§ Consigne:
Résumez en deux phrases l'article ci-dessous consacré à Stéphane Pucheu et au sublime.

§ Article:
%%

Regarder une créature de rêve, c’est ressentir l’ouverture maximale de sa propre subjectivité qui ne peut qu’absorber ce qui lui est imposé ou donné, c’est scruter le concept de dimension, seul capable de rivaliser avec le silence.

Stéphane Pucheu, Une créature de rêve, 26 février 2023

 

Tout ce qui est propre à exciter les idées de la douleur et du danger, tout ce qui est en quelque sorte terrible, est source du sublime, c’est-à-dire capable de susciter la plus forte émotion que l’âme puisse ressentir

Edmund Burke, Recherche philosophique sur l’origine de nos idées du sublime et du beau, 1757

 

Tout dans la création n’est pas humainement beau, que le laid y existe à côté du beau, le difforme près du gracieux, le grotesque au revers du sublime, le mal avec le bien, l’ombre avec la lumière. C’est de la féconde union du type grotesque au type sublime que naît le génie moderne.

Victor Hugo, Préface de Cromwell

*

Stéphane Pucheu taquine la Muse en titillant le sublime.

Il développe une esthétique du sublime à hauteur de femmes, leur rendant, ce faisant, un hommage discret mais vibrant. Sa courtoisie fait de certaines femmes croisées ou aimées, on ne sait, matière à sublimation, ce qui ne signifie en rien qu’il les déshumanise en les sacralisant, comme le firent sans vergogne ceux qui élevèrent une Sainte et une Vierge au-dessus de la maman et de la putain, produisant ainsi une détestable trinité de la grâce désincarnée.

%%

Quelques données:
%%

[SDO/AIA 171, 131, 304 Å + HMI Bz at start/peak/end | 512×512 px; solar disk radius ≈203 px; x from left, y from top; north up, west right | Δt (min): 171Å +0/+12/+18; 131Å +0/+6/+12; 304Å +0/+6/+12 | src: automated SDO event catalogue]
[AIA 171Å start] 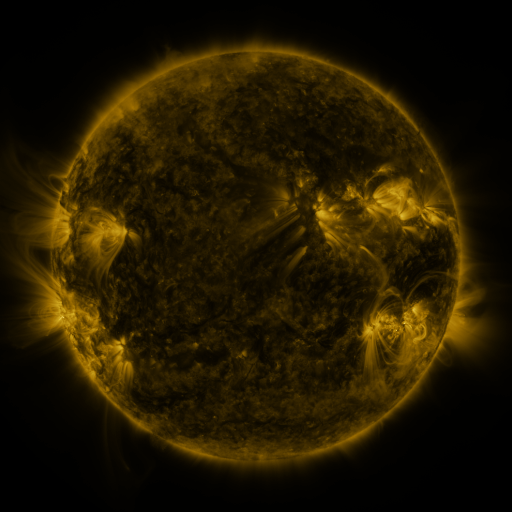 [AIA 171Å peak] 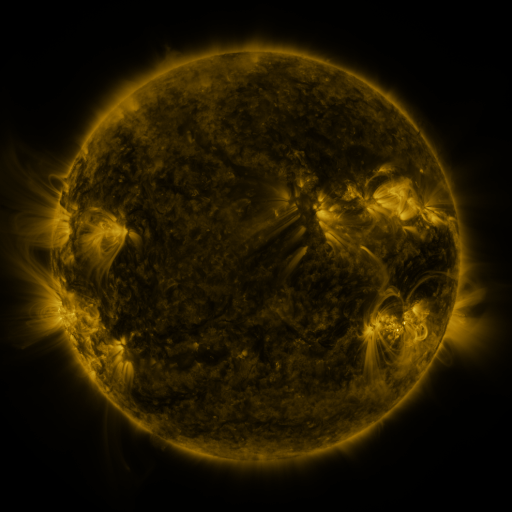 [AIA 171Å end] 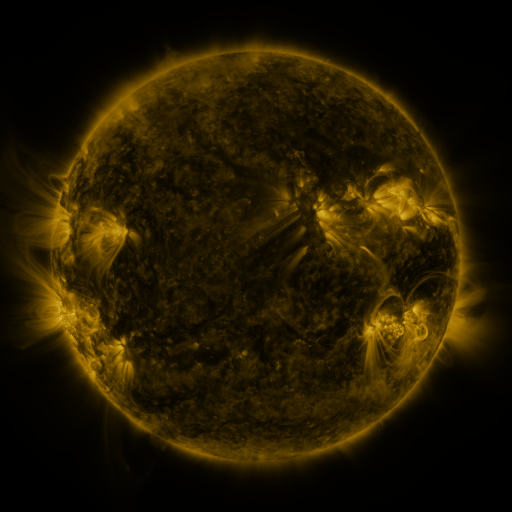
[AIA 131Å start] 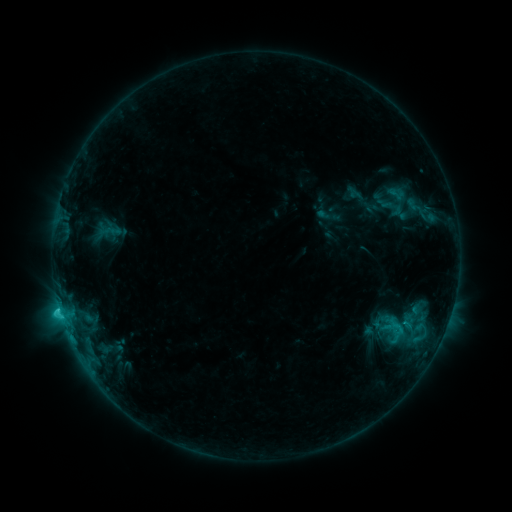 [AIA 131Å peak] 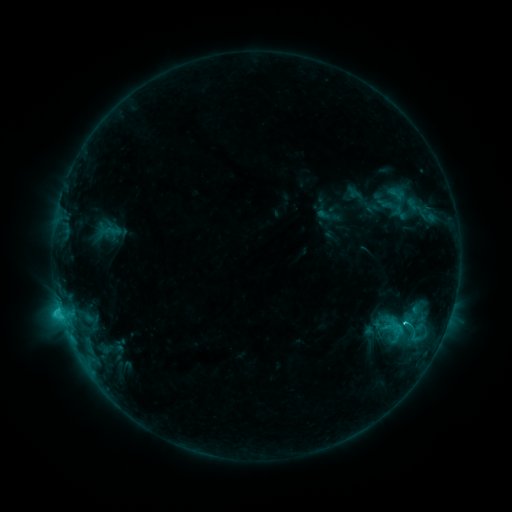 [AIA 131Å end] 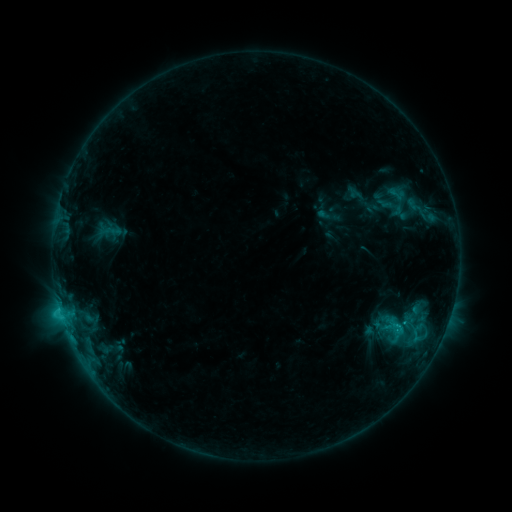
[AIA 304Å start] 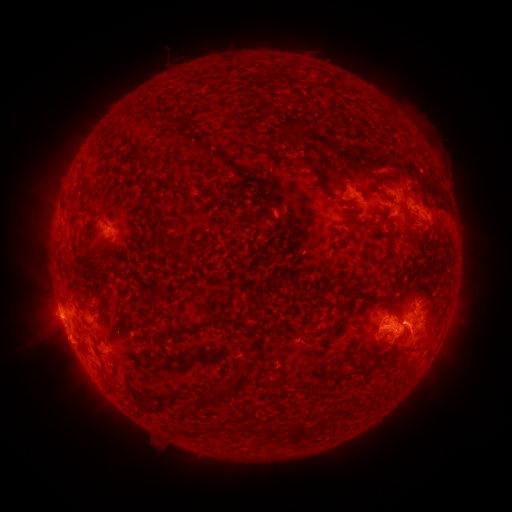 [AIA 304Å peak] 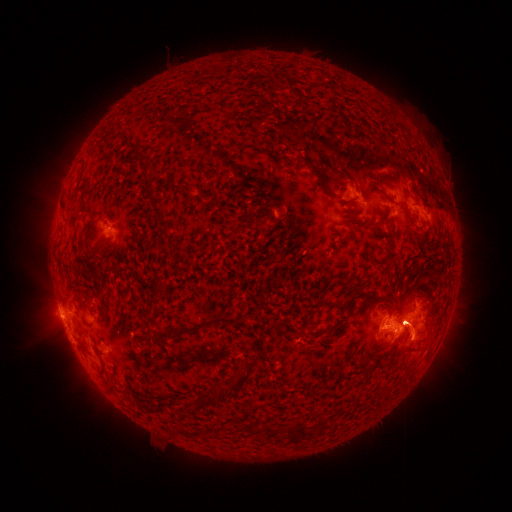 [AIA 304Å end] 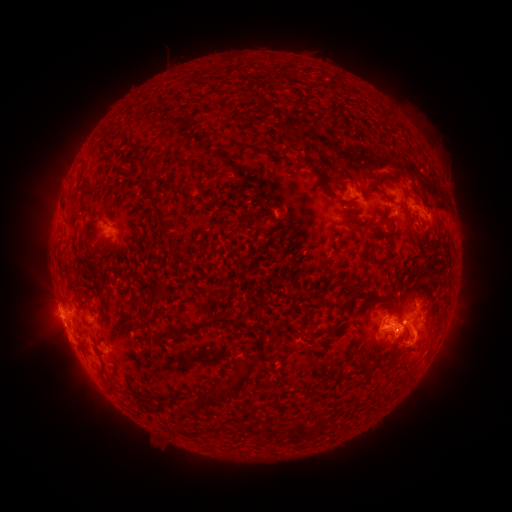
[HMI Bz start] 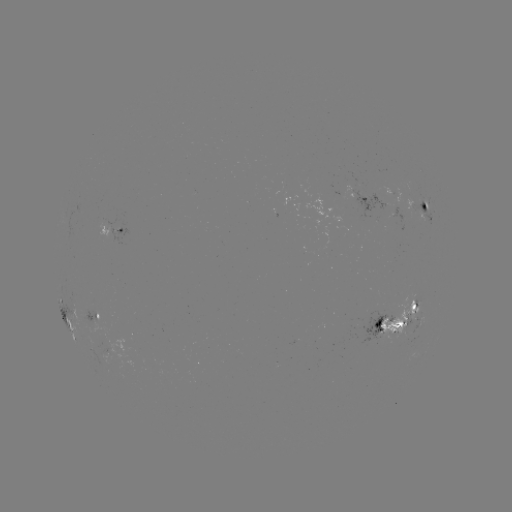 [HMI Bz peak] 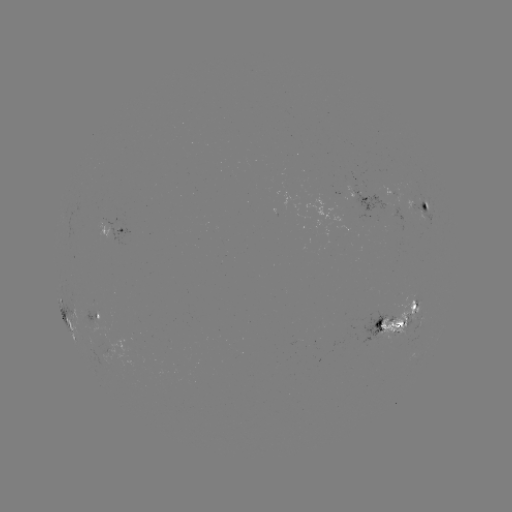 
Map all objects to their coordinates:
eruption: (61, 177)
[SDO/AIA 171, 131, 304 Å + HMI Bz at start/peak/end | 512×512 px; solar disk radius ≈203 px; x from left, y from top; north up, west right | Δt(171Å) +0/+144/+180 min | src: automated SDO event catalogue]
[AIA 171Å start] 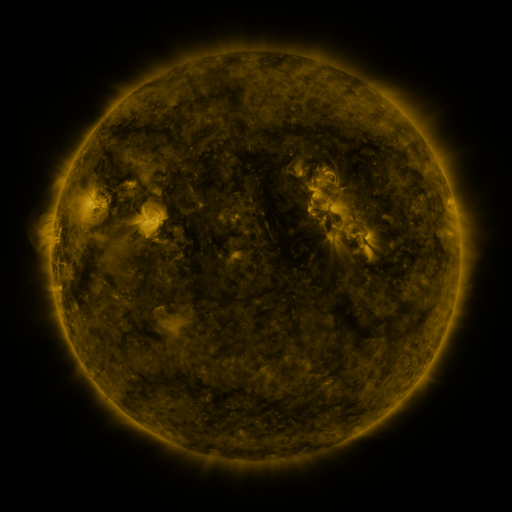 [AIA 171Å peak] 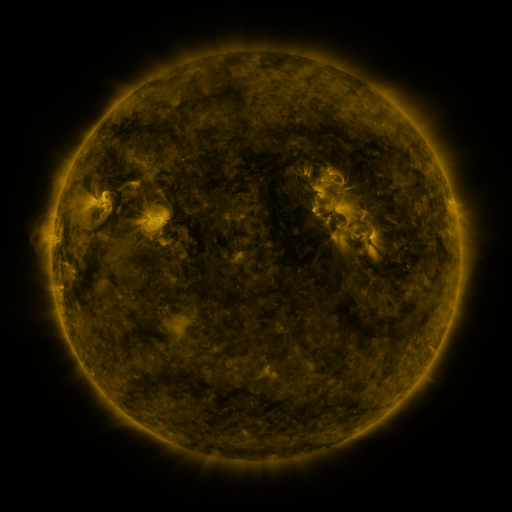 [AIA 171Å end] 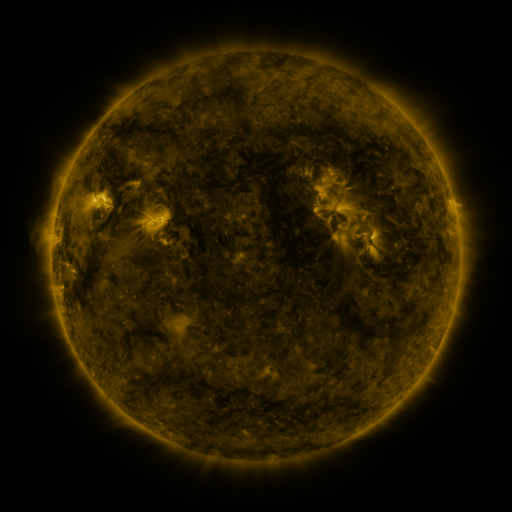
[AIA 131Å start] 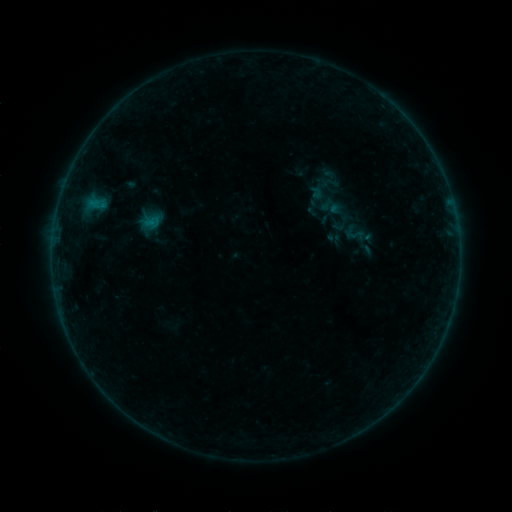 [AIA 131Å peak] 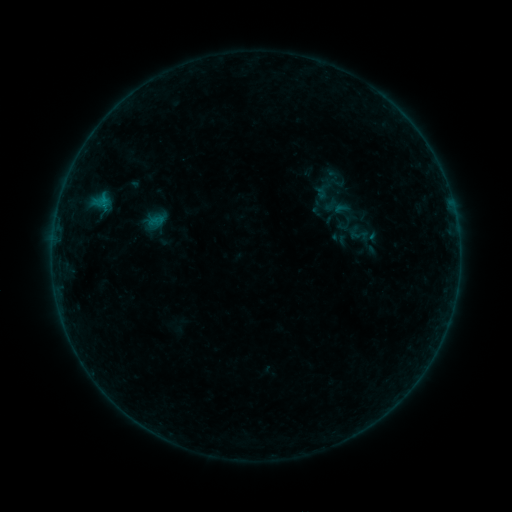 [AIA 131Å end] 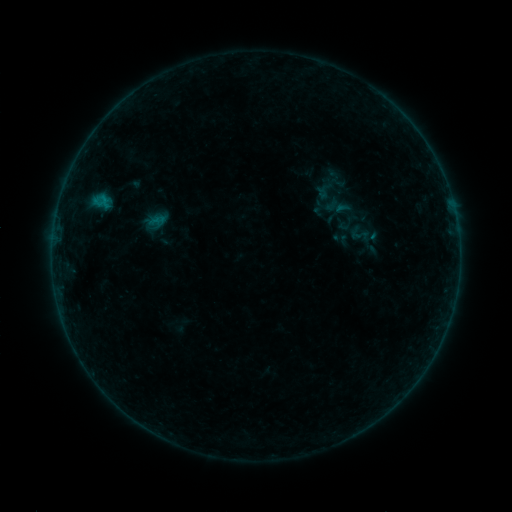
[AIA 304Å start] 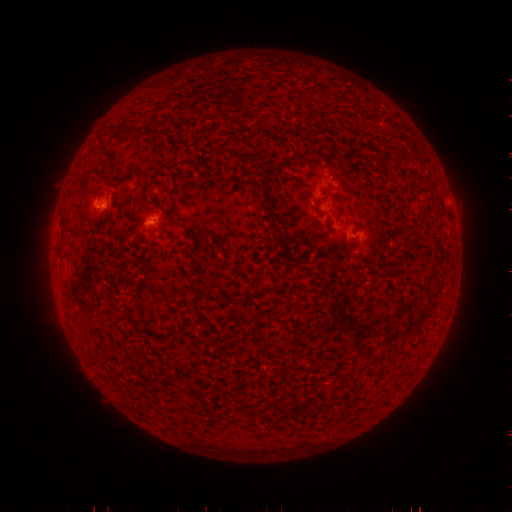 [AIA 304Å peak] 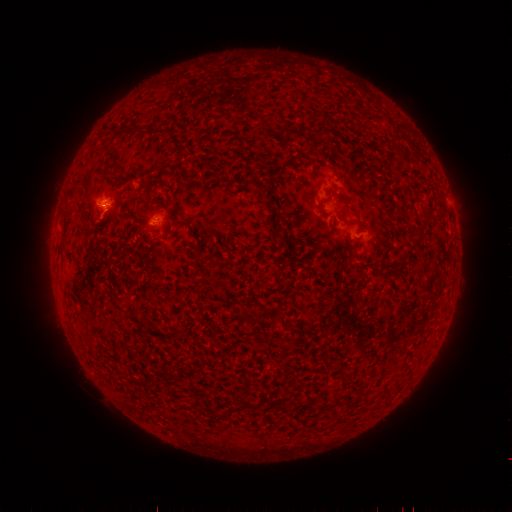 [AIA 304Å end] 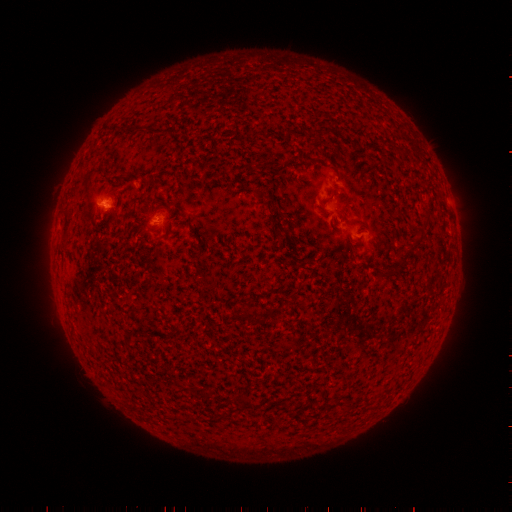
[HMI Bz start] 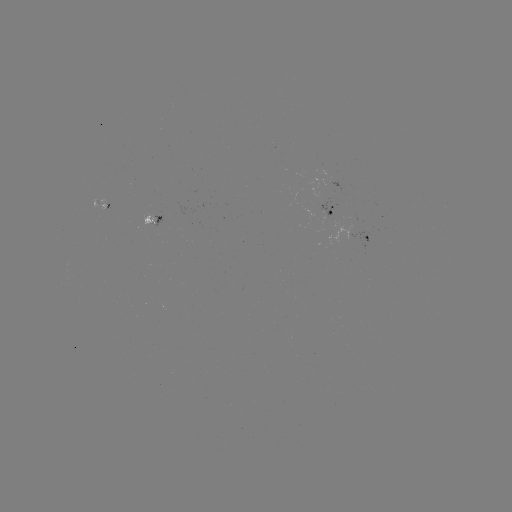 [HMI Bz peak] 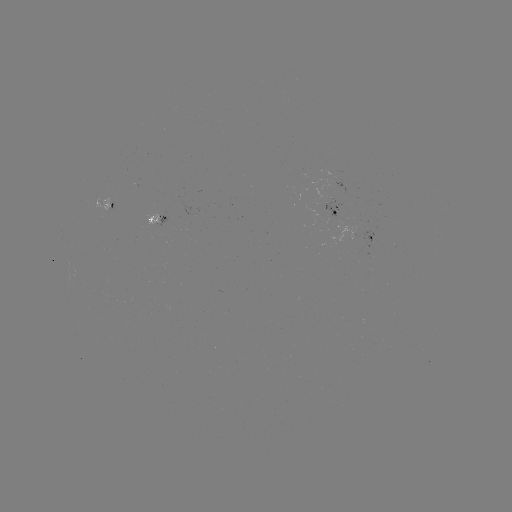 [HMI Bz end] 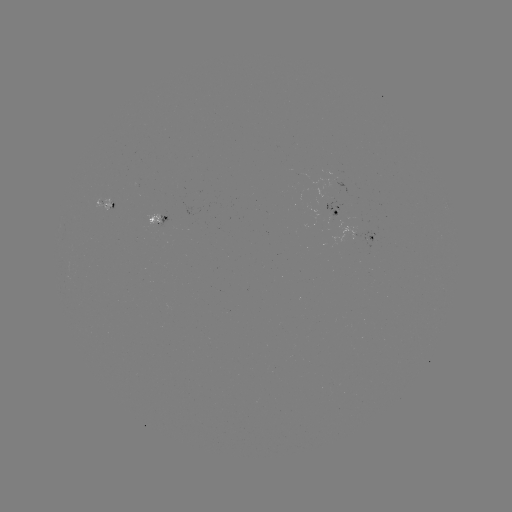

%%

§ Réponse:
Stéphane Pucheu développe une esthétique du sublime à hauteur de femmes, à qui il rend ainsi un hommage discret mais vibrant. Sa courtoisie fait de certaines femmes croisées ou aimées une matière à sublimation, sans pour autant les déshumaniser en les sacralisant.